▶ _Records to use_:
* * * * * * *

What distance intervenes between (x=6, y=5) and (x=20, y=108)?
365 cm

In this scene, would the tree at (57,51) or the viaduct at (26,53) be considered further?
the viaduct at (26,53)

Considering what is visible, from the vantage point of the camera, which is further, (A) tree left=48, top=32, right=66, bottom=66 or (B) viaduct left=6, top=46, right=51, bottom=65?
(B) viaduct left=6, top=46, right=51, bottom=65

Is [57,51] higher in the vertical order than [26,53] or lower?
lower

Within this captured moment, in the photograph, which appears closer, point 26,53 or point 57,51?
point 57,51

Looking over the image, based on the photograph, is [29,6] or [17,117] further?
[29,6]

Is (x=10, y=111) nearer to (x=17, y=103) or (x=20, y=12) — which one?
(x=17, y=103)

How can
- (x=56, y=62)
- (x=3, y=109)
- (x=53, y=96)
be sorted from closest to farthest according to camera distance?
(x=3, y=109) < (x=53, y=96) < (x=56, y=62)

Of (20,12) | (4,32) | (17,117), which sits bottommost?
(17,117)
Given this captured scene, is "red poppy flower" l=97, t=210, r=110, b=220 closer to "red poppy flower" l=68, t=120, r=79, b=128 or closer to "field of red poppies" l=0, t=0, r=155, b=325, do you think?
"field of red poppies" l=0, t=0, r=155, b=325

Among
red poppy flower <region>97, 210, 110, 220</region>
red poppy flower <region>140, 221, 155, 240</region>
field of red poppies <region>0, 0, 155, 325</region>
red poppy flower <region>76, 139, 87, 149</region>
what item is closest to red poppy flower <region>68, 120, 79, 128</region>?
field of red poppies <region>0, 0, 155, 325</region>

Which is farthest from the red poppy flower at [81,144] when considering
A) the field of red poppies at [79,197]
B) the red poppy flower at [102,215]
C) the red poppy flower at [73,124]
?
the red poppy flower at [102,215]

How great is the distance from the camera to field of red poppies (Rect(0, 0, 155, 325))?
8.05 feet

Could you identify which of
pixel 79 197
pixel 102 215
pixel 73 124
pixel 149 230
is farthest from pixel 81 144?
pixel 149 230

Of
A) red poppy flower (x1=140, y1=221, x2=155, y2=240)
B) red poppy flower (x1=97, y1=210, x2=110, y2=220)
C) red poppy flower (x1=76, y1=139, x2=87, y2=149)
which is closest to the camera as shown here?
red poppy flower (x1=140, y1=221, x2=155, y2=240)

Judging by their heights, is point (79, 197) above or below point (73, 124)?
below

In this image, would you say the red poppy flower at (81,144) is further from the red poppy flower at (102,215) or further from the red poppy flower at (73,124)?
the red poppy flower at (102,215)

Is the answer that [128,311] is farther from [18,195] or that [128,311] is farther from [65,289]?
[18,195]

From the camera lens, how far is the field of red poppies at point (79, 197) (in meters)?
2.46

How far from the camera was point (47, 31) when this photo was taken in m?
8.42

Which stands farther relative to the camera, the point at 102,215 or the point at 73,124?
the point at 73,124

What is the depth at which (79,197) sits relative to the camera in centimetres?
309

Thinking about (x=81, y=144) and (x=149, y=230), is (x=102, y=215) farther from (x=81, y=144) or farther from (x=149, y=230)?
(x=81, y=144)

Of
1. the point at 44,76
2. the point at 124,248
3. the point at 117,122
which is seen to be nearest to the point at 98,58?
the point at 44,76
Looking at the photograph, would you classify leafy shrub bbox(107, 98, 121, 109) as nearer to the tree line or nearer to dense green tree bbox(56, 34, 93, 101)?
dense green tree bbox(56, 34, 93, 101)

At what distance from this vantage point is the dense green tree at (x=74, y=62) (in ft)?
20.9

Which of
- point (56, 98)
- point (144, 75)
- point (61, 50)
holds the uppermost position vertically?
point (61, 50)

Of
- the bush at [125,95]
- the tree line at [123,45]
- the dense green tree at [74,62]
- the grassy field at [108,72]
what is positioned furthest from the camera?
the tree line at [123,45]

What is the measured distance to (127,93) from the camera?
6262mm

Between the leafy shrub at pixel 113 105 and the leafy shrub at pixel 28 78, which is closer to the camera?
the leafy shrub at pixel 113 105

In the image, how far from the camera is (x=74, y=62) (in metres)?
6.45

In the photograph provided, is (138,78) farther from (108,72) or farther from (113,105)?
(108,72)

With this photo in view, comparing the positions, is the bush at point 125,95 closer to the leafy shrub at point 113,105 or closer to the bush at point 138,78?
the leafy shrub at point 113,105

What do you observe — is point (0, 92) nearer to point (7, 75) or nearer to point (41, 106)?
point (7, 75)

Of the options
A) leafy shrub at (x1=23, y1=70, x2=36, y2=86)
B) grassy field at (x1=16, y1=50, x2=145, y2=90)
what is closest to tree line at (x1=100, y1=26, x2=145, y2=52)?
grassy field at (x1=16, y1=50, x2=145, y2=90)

* * * * * * *

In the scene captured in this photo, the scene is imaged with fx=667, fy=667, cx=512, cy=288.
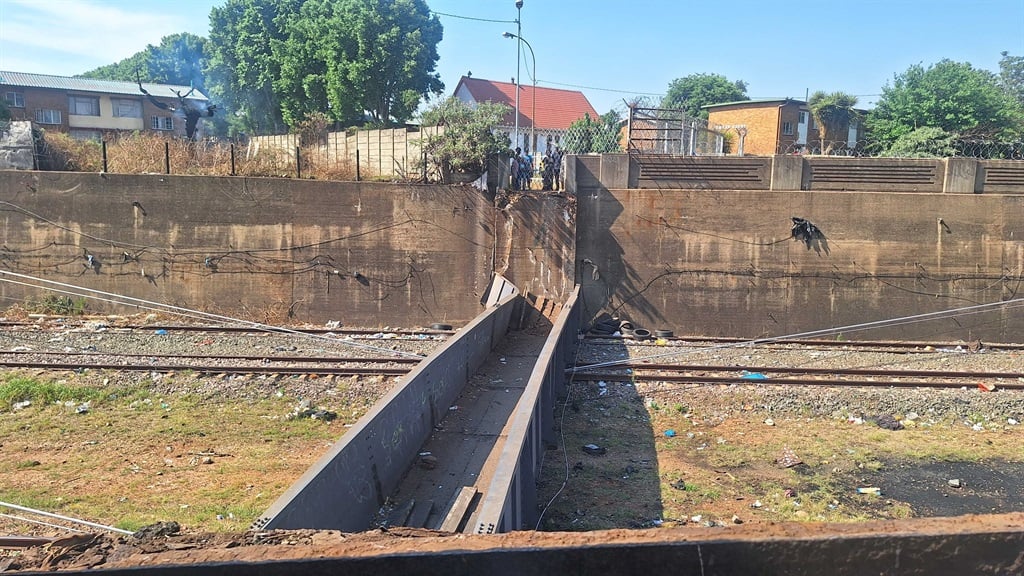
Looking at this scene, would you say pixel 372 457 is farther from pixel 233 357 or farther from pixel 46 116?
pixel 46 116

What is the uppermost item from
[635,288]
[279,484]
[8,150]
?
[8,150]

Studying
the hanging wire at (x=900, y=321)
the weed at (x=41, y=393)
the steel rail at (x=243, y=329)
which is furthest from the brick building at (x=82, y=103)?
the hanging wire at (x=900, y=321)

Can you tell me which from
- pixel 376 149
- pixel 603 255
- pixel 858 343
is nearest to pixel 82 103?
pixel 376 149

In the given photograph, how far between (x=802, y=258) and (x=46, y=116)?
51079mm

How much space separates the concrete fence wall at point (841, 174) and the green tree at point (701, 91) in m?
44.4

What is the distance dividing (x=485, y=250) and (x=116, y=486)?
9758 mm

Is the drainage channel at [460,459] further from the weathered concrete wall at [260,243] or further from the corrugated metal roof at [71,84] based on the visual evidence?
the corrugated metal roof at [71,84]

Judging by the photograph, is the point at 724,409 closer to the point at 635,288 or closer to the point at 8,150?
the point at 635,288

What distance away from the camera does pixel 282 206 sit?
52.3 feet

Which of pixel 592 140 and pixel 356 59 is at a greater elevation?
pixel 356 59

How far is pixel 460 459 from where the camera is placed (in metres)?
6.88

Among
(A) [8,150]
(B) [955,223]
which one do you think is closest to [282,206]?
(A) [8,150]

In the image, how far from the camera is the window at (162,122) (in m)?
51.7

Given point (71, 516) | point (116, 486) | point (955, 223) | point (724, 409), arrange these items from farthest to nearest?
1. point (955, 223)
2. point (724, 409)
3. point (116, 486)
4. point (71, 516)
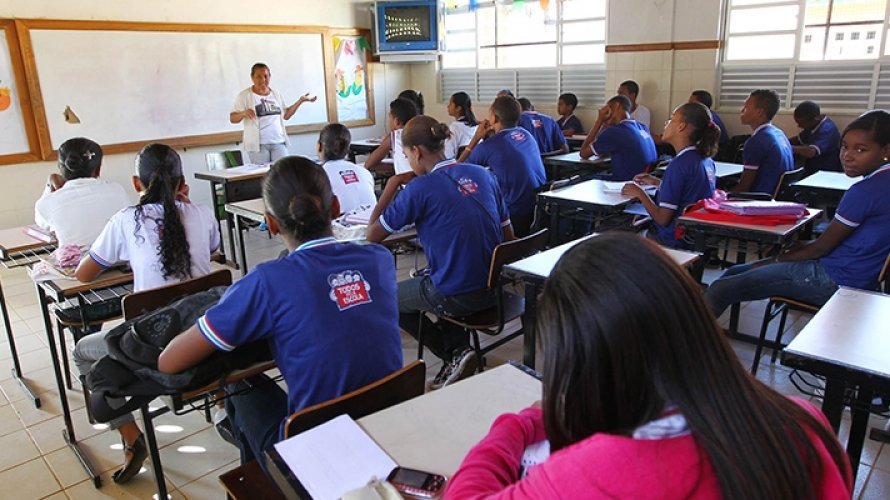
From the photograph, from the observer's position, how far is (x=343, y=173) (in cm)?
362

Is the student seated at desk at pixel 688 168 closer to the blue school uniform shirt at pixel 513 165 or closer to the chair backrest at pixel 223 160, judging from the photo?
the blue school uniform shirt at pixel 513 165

* * * * * * *

▶ _Goal_:
Extract each line of the items above that contains the word "right" and copy those lines in full.

▶ _Exercise response_:
Considering what is visible, from the vantage point of the camera, which is further, (A) tree left=48, top=32, right=66, bottom=66 or (B) viaduct left=6, top=46, right=51, bottom=65?
(B) viaduct left=6, top=46, right=51, bottom=65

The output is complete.